🤖 AI Summary
The education domain suffers from a severe scarcity of large-scale, publicly available classroom speech data; existing datasets are small, non-open, and lack classroom-specific noise and room impulse responses (RIRs), hindering robust speech model training and effective data augmentation. Method: We propose the first game-engine-based classroom acoustic scene simulation framework, leveraging Unity’s real-time rendering to synthesize high-fidelity, configurable RIRs and background noise. Integrating children’s speech, instructional video audio, and public corpora, we construct RealClass—a synthetic classroom speech dataset enabling end-to-end controllable speech synthesis and diverse noisy sample generation. Contribution/Results: Experiments demonstrate that RealClass closely matches real classroom speech in both acoustic characteristics and ASR performance. When used for pretraining or fine-tuning, it significantly improves generalization of educational speech models under both clean and noisy conditions.
📝 Abstract
The scarcity of large-scale classroom speech data has hindered the development of AI-driven speech models for education. Classroom datasets remain limited and not publicly available, and the absence of dedicated classroom noise or Room Impulse Response (RIR) corpora prevents the use of standard data augmentation techniques.

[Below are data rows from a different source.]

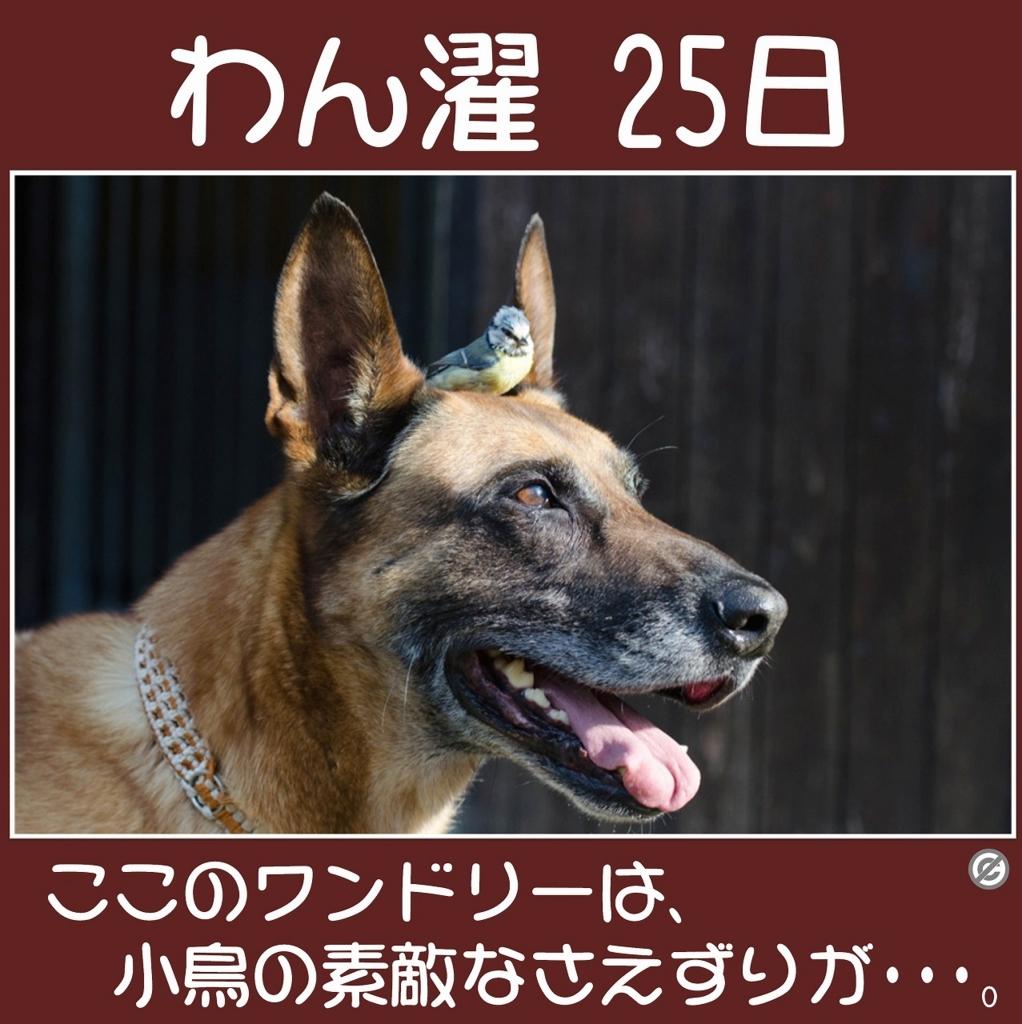 わん濯(わんたく)25日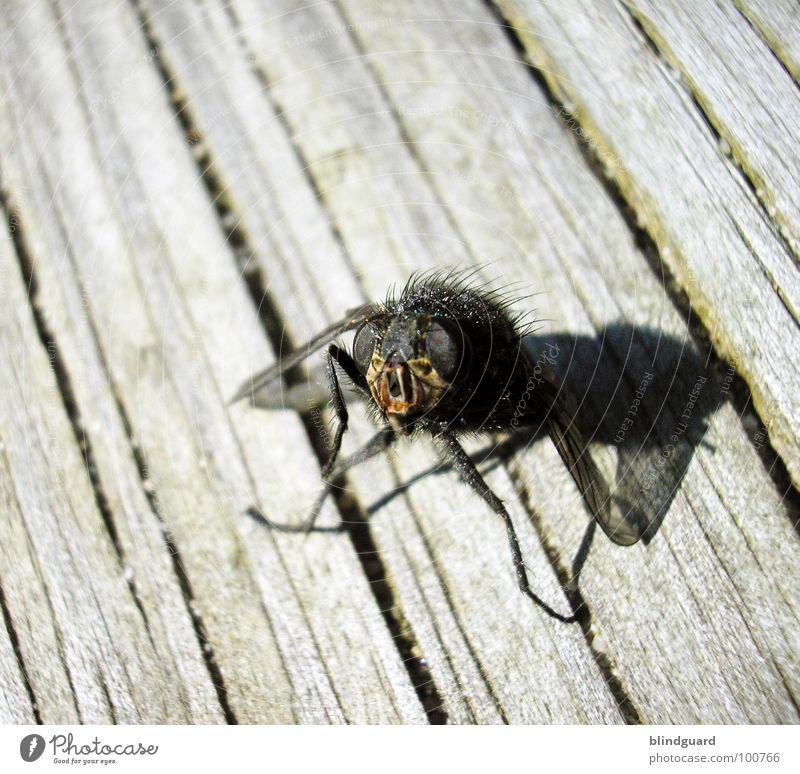 Brundlefliege ]||[ - Look In My Face grün Sonne Sommer schwarz Tier Auge Tod grau Holz Haare & Frisuren Beine braun Fliege außergewöhnlich stehen Flügel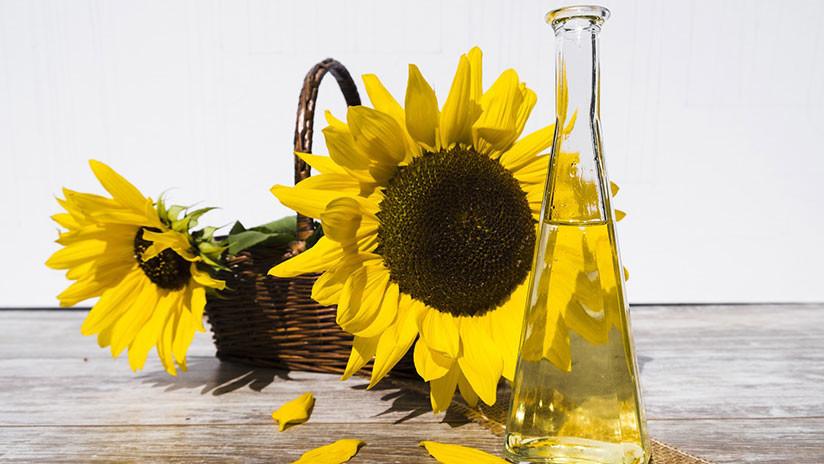 Estudio inquietante: El aceite de girasol puede causar cáncer de hígado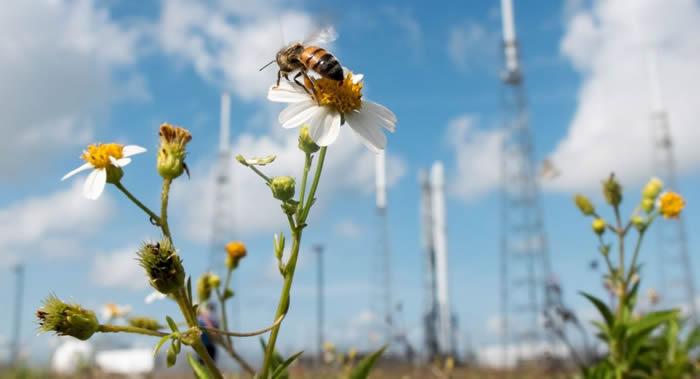 美国联邦通信委员会(FCC)批准SpaceX发射7000余颗卫星的计划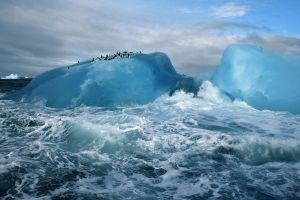 sea antarctica iceberg animals nature penguins cyan ice
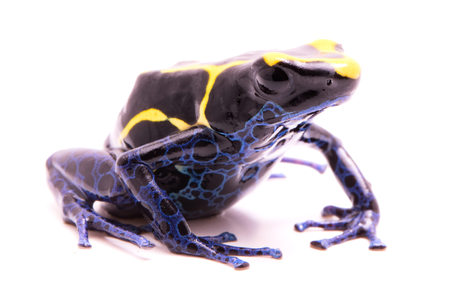 dendrobates: deying poison dart frog, Dendrobates tinctorius. A poisonous Amazon rain forest animal isolated on white. Stock Photo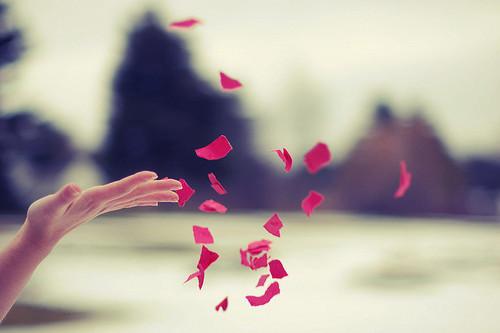 Perdoar ou reter perdão?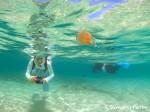 池間島 タコクラゲ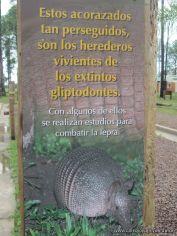 Centro de Conservacion 21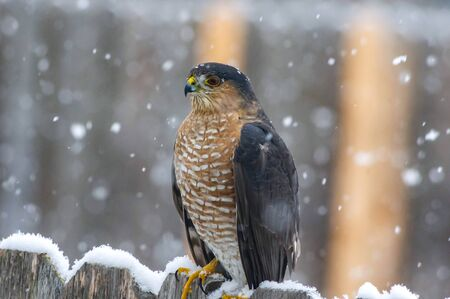 Coopers Hawk watching while sitting on a fence in the snow.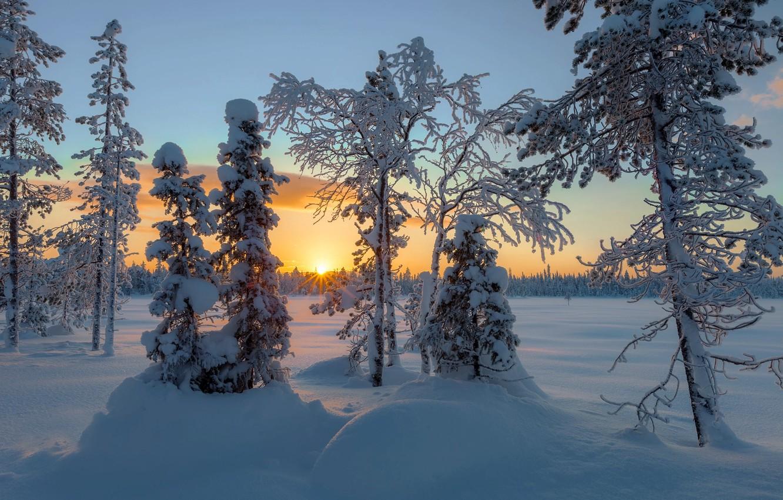 ростеста проверяют, пейзаж север зима фото картинки видео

In this paper, we introduce a scalable methodology for synthesizing classroom noise and RIRs using game engines, a versatile framework that can extend to other domains beyond the classroom. Building on this methodology, we present RealClass, a dataset that combines a synthesized classroom noise corpus with a classroom speech dataset compiled from publicly available corpora. The speech data pairs a children's speech corpus with instructional speech extracted from YouTube videos to approximate real classroom interactions in clean conditions. Experiments on clean and noisy speech show that RealClass closely approximates real classroom speech, making it a valuable asset in the absence of abundant real classroom speech.